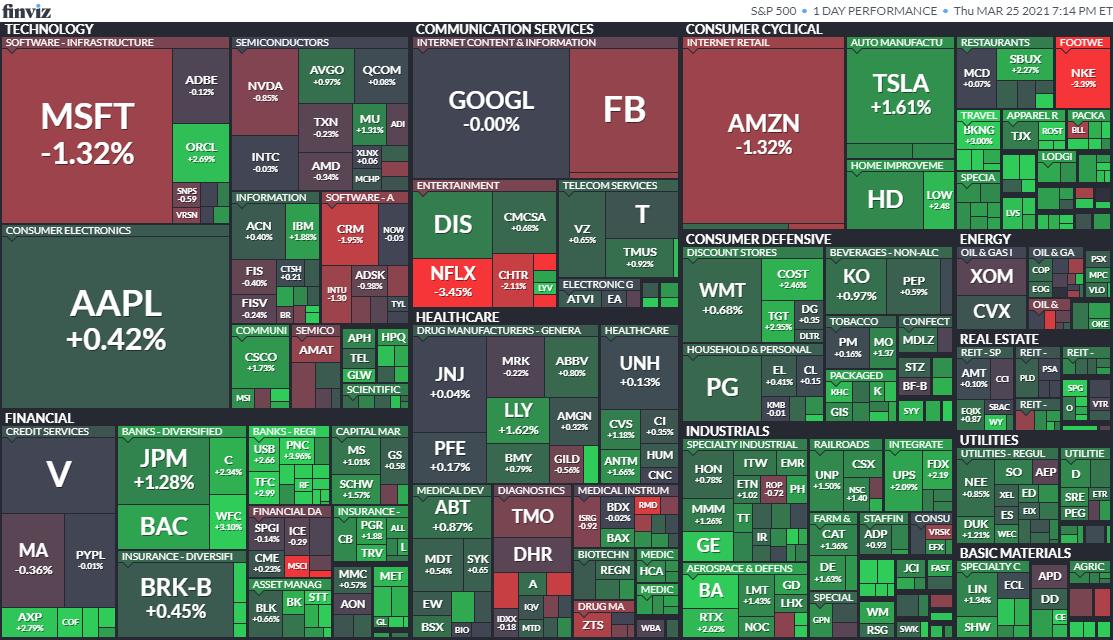 S&P500ヒートマップ 2021年3月25日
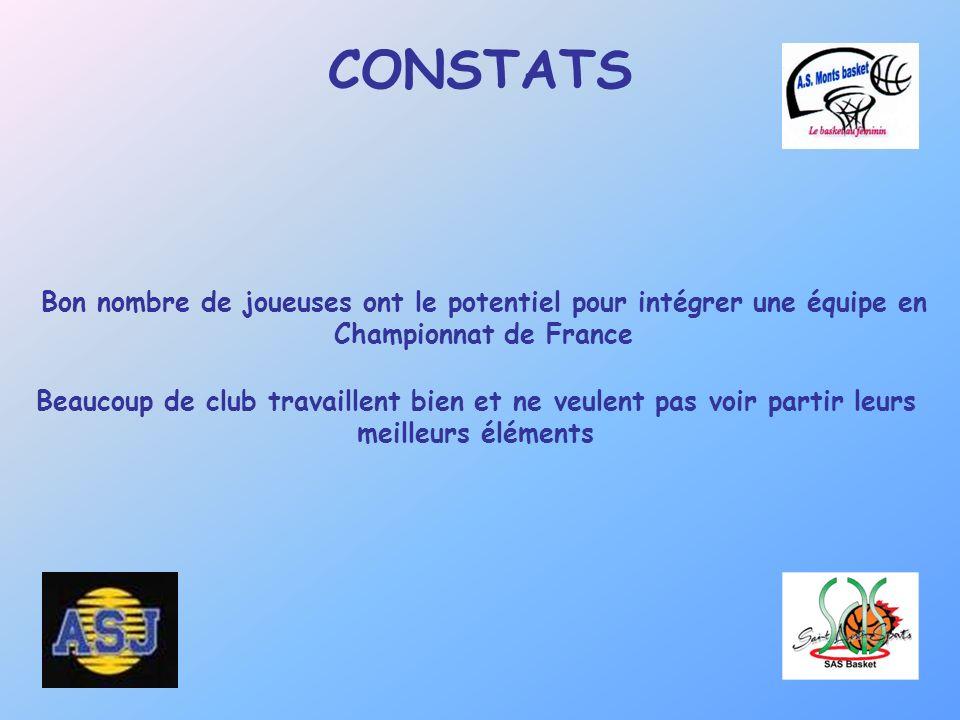 CONSTATS Bon nombre de joueuses ont le potentiel pour intégrer une équipe en Championnat de France Beaucoup de club travaillent bien et ne veulent pas voir partir leurs meilleurs éléments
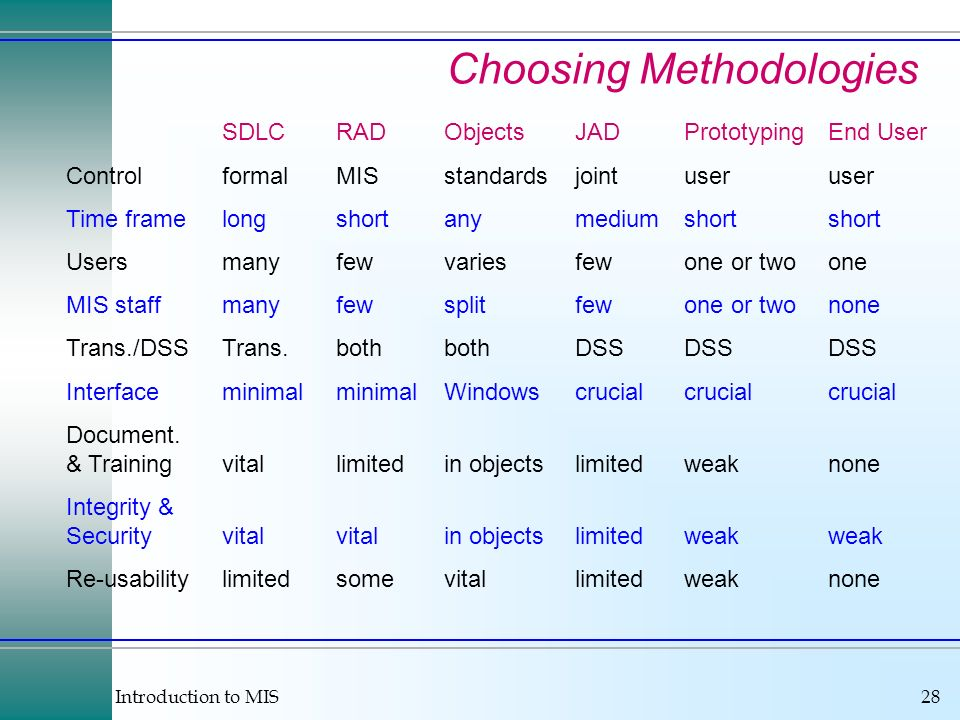 Choosing Methodologies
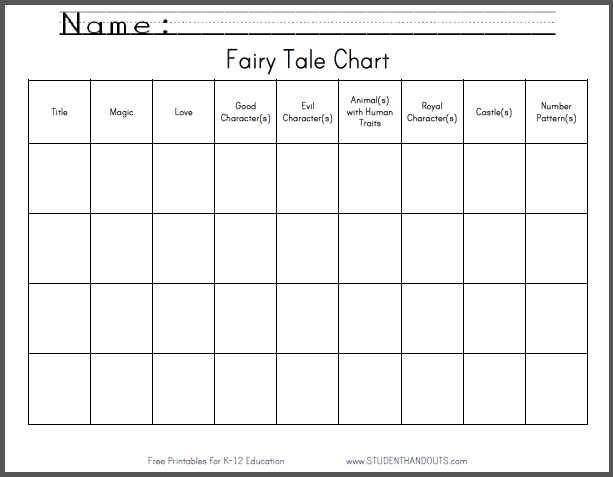It's just an image of Printable Fairy Tales Pdf with beginner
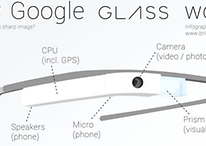 Infografía - Destripamos Google Glass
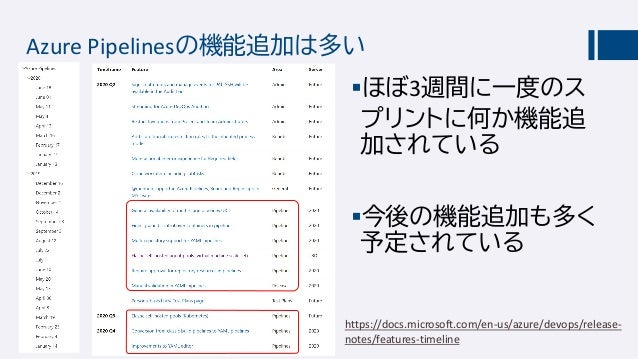 Azure Pipelinesの機能追加は多い ほぼ3週間に一度のス プリントに何か機能追 加されている 今後の機能追加も多く 予定されている https://docs.microsoft.com/en-us/azure/devops/re...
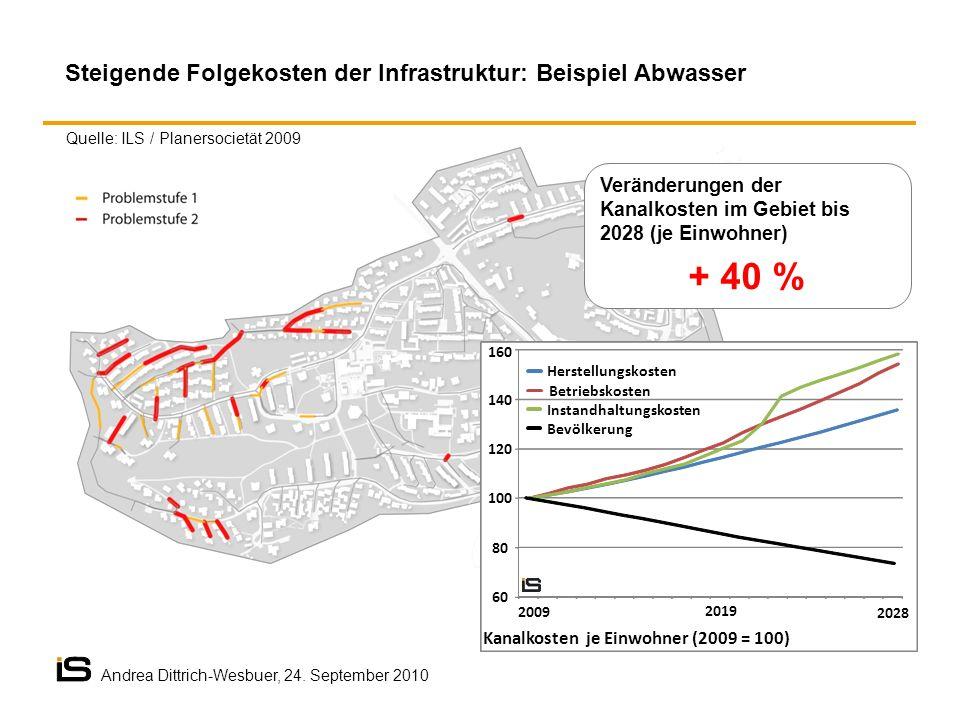 + 40 % Steigende Folgekosten der Infrastruktur: Beispiel Abwasser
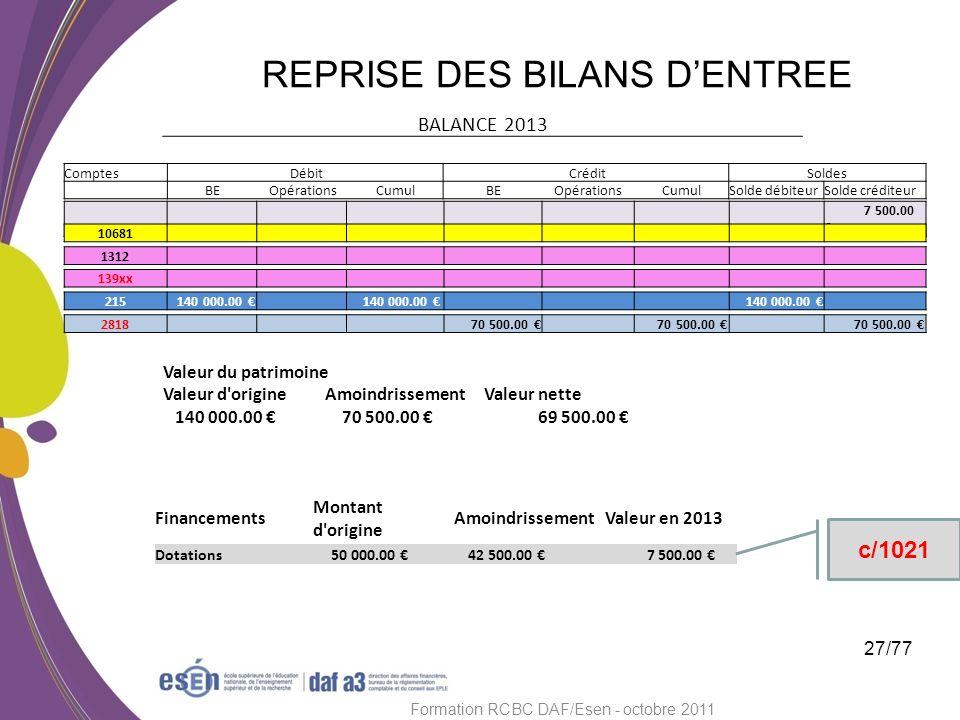 REPRISE DES BILANS DENTREE 27/77 Formation RCBC DAF/Esen - octobre 2011 BALANCE 2013 Comptes Débit CréditSoldes BE Opérations Cumul BE Opérations Cumu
·····
YOUR GOAL
Produce an exact copy of the lines from the line with "CONSTATS Bon nombre" through the last line of the data above, both ends included. No pictures belong in it.

EXERCISE ANSWER
 CONSTATS Bon nombre de joueuses ont le potentiel pour intégrer une équipe en Championnat de France Beaucoup de club travaillent bien et ne veulent pas voir partir leurs meilleurs éléments
 Choosing Methodologies
It's just an image of Printable Fairy Tales Pdf with beginner
 Infografía - Destripamos Google Glass
 Azure Pipelinesの機能追加は多い ほぼ3週間に一度のス プリントに何か機能追 加されている 今後の機能追加も多く 予定されている https://docs.microsoft.com/en-us/azure/devops/re...
 + 40 % Steigende Folgekosten der Infrastruktur: Beispiel Abwasser
 REPRISE DES BILANS DENTREE 27/77 Formation RCBC DAF/Esen - octobre 2011 BALANCE 2013 Comptes Débit CréditSoldes BE Opérations Cumul BE Opérations Cumu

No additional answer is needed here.